▸ **Alıştırma Hakkında**
Okunacak metne göre, Ordu'da yapımına başlanan şehir hastanesi kaç yataklıdır?

▸ **Okunacak Metin**
* * * *

Bir çakıl taşı/ Bir altın kaseyi kırsa/ Ne değerden düşer kase/ Ne değeri artar taşın. 1829-1880 yılları arasında yaşamış devlet ve fikir adamı, gazeteci ve şair Ziya Paşa’nın bu şiiri yazarken amacı “çakıl taşını ve altını” tarif etmek değildi.

İnsanı anlatıyordu.

İnsanı insan yapan:

Bilgisi.

Eğitimi.

Vicdanı.

Ahlakı.

Dürüstlüğü.

Doğruluğu.

Hak bilirliği.

Cesareti.

İnsanda bu özellikler varsa; atılan çamur, iftira, karalama “altın kaseye fırlatılmış çakıl taşı” kalır.

Değerini yitirmez insan!

★★★

Ordu Milletvekili Mustafa Adıgüzel, kentte yapımına başlanan şehir hastanesinde kullanılmak üzere Melet Irmağı’ndan “kaçak çakıl çıkarıldığını” açıkladı. 900 yataklı devlet hastanesini yapma ihalesi verilen firmaya ayrıca “bedelsiz çakıl çekme kıyağı” da sunuldu.

Al gözüm seyreyle.

Yine aynı hikaye:

Kayırma, kollama.

Kişi zengin etme.

Firma projeyi görmüş, şartları okumuş, fiyat vermiş “ben bu hastaneyi devlete 872.620.240 TL’ye yapar teslim ederim” diye sözleşme imzalamış. Firmanın kârı da dahil bu bedelin içinde beton, çakıl, kum parası da (1.800.000 TL) var.  Tutmuşlar, firmaya en yakın akarsu yatağından “bedava çakıl taşı çıkarma” izni de vermişler. Oysa Melet Irmağı’nın doğal yatağı bozulmasın diye çakıl, kum, taş çıkarmak yasak.

Halka yasak.

Firmaya serbest.

Niçin bunu yaptınız?

“Kamu yararı” diyorlar.

Tamam!

Yapılan hastane.

Kamuya hizmet.

Fakat özel firma, zaten çakılın bedelini fiyatın içine yazmış. Gidip daha uzaklardan ve yasağı olmayan nehirlerden çakıl bulup hastaneyi yapmak zorunda...

★★★

Kamu yararı!

Dıştaki cila.

Toprağı, akar suyu, gölü, ırmağı, sahili, ormanları, yer altını, yer üstünü, dağı, taşı yok ediyor. Kirletiyor. Betonlaştırıyor.

* * * *

▸ **Veriler**
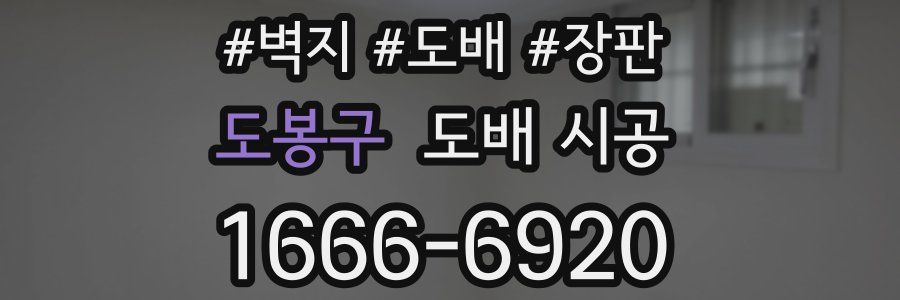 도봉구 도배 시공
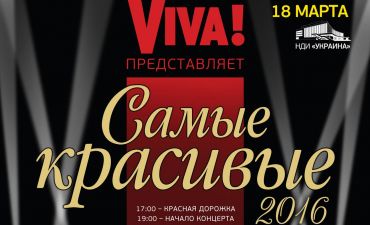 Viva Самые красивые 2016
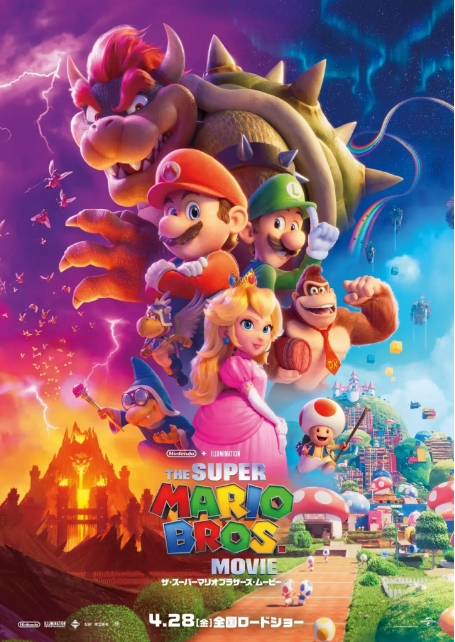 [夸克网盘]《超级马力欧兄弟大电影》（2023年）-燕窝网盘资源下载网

* * * *

▸ **Alıştırma Çıktısı**
Şehir hastanesi 900 yataklıdır.